How many posted workers in France?

by time news

FOCUS – During the debate between the two rounds of the presidential election on Wednesday evening, Emmanuel Macron and Marine Le Pen clashed over the number of employees coming from abroad as part of this system.

«Thousands, tens of thousands, even hundreds of thousands“, according to Marine Le Pen. “Around 500,000 tasks, i.e. around 50,000 posted workers”, retorts Emmanuel Macron. Like many other subjects, the evaluation of the number of posted workers present in France was at the origin of a war of figures between the two candidates during the debate between the two rounds.

A study by the statistical service of the Ministry of Labor, Dares, published in June 2021, provides a little more information on the number and profile of these people who come temporarily to work in France by taking advantage of this system. It allows any company from a Member State of the European Union to employ, for a limited period, employees from another EU State. Within a decade, the practice exploded. In 2019, there were 675,300 posting declarations in France, compared to 95,621 in 2008, according to the latest figures from Dares. A level of recourse which has thus been multiplied by seven in just over ten years.

But beware, this does not mean that 675,300 employees were present in France in 2019, an employee being able to benefit from a secondment several times during the same year. In detail, excluding road transport, 261,300 employees have been seconded at least once to France by companies established abroad. The workers listed in 2019 by the Dares accumulate an average of 101 days of posting over the year, with more or less long durations depending on the sector of activity. In construction, workers are posted longer, with an average of 123 cumulative days on assignment. Conversely, posted workers in services recorded only 68 effective days in 2019. As regards industry or agriculture, the duration is close to the global average. But to better reflect the real weight of posted work, and since these workers are not present on French soil all year round, Dares estimates that in 2019, 72,600 posted workers were present on average on a given day. This represents an increase of 5.9% compared to 2018.

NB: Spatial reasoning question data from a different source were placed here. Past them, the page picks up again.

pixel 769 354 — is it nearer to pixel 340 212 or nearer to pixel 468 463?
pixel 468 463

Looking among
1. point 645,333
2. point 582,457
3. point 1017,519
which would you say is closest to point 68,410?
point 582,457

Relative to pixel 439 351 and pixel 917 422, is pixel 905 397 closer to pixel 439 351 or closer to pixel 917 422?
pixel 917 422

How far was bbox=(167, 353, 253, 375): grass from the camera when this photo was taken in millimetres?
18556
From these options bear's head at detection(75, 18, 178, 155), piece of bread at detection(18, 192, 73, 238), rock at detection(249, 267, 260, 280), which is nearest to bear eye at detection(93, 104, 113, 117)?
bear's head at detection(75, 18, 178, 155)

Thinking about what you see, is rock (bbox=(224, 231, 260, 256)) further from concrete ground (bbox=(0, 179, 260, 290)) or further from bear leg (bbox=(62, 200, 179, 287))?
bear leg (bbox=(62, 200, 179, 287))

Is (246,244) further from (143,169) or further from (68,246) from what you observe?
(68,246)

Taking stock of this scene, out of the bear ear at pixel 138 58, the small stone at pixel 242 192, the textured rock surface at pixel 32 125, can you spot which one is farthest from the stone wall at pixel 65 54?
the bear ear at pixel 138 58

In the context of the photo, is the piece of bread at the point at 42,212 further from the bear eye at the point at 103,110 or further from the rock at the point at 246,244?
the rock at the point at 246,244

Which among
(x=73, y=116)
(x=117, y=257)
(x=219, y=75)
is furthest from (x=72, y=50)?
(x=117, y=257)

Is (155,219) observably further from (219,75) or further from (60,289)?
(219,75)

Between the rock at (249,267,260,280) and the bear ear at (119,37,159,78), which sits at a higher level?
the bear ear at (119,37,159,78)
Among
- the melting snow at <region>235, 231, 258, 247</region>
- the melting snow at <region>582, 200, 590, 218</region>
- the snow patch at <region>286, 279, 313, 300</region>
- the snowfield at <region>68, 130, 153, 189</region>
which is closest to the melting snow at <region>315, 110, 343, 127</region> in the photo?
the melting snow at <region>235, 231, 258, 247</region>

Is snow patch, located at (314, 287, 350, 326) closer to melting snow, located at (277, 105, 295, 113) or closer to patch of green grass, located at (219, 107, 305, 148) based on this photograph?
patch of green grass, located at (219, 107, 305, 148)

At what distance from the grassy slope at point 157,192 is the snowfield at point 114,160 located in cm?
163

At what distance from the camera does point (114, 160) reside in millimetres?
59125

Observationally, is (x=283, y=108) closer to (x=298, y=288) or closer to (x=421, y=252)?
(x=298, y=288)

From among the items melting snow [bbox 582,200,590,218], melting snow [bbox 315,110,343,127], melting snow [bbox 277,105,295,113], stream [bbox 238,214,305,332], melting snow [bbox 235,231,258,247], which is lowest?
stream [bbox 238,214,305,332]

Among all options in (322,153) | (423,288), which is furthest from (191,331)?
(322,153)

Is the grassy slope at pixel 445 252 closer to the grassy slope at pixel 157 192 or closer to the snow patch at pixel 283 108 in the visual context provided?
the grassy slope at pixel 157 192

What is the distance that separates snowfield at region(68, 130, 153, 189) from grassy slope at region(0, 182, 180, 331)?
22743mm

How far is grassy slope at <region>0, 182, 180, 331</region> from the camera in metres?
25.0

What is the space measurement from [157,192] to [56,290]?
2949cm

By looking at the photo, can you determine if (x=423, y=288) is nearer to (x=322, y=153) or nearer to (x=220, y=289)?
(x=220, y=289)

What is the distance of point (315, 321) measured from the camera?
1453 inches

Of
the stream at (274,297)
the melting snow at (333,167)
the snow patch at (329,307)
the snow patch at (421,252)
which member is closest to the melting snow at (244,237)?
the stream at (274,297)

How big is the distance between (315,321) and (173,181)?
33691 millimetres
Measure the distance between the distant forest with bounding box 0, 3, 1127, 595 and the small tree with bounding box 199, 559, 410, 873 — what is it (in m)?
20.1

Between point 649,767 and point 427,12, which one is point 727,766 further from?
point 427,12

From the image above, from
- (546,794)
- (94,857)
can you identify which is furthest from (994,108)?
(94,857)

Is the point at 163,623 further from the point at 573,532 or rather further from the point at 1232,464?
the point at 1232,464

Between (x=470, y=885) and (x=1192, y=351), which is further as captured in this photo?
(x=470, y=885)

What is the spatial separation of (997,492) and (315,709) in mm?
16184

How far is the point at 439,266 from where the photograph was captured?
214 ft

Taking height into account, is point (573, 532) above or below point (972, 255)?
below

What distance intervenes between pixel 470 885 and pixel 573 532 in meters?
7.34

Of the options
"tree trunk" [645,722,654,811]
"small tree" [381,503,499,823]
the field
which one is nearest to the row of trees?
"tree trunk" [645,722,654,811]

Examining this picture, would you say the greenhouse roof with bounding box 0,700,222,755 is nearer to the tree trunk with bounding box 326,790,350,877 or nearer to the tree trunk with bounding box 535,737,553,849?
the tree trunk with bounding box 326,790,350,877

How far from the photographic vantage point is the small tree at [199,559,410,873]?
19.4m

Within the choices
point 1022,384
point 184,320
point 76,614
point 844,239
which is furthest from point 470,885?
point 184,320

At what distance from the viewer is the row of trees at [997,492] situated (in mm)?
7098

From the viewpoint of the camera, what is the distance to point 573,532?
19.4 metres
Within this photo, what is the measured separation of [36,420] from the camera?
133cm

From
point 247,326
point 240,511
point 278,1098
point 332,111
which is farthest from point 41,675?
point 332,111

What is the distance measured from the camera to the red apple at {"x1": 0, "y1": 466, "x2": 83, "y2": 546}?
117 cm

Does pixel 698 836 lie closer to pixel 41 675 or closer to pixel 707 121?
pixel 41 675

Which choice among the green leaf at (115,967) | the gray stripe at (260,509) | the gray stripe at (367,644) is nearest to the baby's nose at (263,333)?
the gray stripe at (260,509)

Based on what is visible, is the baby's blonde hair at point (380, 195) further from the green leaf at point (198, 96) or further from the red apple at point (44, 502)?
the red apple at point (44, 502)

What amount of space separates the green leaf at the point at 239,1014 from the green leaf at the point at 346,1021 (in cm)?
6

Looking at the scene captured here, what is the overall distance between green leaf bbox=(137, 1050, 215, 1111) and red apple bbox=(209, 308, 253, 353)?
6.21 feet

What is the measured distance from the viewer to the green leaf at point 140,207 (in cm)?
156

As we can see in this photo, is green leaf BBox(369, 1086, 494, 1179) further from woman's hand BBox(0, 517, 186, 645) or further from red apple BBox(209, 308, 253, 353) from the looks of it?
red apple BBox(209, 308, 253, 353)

0.4% of private sector employees

These people work mainly in industry (34%), in construction (34%), in services (20%) and in agriculture (9%). The weight of posting, which relates the number of workers posted to the number of employees not seconded from the private sector, stands at 0.4% at the national level. And of course, from one sector to another its share is relatively variable. It is in agriculture, with 2.2%, that it is highest, followed by construction 1.6% and industry 0.7%. In 57% of cases, workers are seconded through transnational service provision between two separate companies, in 26% of cases by temporary employment and 17% within the framework of intra-group mobility. . Finally, and this is not surprising given the user sectors, posted workers are overwhelmingly men (92%) holding the nationality of a Member State of the European Union (78%).

France also takes advantage of this system to send posted workers to other European Union countries. “You want to almost eliminate it, you will explain it to the hundreds of thousands of our French workers posted in other countries”, has also dryly replied Emmanuel Macron to the candidate of the National Rally. In its study, Dares notes that “Among the neighboring countries, companies domiciled in Monaco, Luxembourg and Switzerland are those which have the least recourse to national staff and mainly seek French workers.»